Gelin ata binmiş "ya nasip" demiş

- Annemin, gelecekle ilgili belirsiz bir duruma karşı ümitsizliğe kapılmamamız için sık sık sarfettiği sözdür bu. Hatta ben uzun süre bu atasözünün annemin fabrikasyonu olduğuna inanmıştım. Öyle olmadığını büyüyünce anladım. Son zamanlarda ben de sık sık kullanır oldum bu sözü. Lakin durum şu ki, annem, benim aksime pozitif, neşeli, güler yüzlü bir insan olmakla birlikte, umutsuzluğa kapıldığı nadir görülmüştür. Demem o ki, annemin umut besleyen cümleler kurması normal, benim bu tarz sözler etmem normal değil. Sanırım hayata pozitif bakamasam da, kaderciliğe doğru kararlı adımlarla ilerliyorum.

- Bugün kendime devasa bir tabak meyve salatası hazırladım ve en azından yarısını yiyebilmeyi başardım. Mutluyum zira meyveden nefret ediyorum, meyve görmek bile yer yer içimi kaldırıyor, ama Allah kahretsin ki hepsi ayrı ayrı birer vitamin deposu, sağlık hangarı. Midem bulanmadan belli miktarda meyveyi sindirebilmiş olmanın haklı gururunu yaşıyorum o yüzden.

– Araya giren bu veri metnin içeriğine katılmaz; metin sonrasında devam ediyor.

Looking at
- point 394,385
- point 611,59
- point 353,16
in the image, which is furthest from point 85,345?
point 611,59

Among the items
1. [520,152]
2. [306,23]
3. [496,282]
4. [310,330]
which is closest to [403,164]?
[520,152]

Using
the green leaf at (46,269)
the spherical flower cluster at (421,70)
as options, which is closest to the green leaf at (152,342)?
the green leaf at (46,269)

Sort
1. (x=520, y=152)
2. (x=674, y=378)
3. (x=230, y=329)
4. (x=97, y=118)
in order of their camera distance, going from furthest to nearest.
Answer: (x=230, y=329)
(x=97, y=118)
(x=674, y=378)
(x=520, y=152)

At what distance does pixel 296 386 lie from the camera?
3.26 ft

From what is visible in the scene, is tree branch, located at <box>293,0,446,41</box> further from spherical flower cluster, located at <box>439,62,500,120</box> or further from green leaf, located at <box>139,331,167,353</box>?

- Öf, bir insan kendisiyle ve çevresiyle ilgili bu denli boş ve saçma konuşabilme takatini nasıl bulabilir ya! Eskiden günlüklerime de bu tarz yazardım ve akil yaşlara eriştiğimde icra ettiğim saçmalığın farkına varıp, günlüklerimi yağ tenekesinden bozma bir kömür tenekesinde hunharca yakmıştım. Hatta bunu şurada, bloga yazdığım ilk yazıda belgelendirmiştim hatırlarsanız.

- Aranızda her kim şu yazıda herhangi bir mantık aramaya kalkarsa tiz kellesi vurula! Okuyun sonra, "he he" deyin geçin!

- "Stream of counsciousness" kafasına az kaldı canlar, dayanın!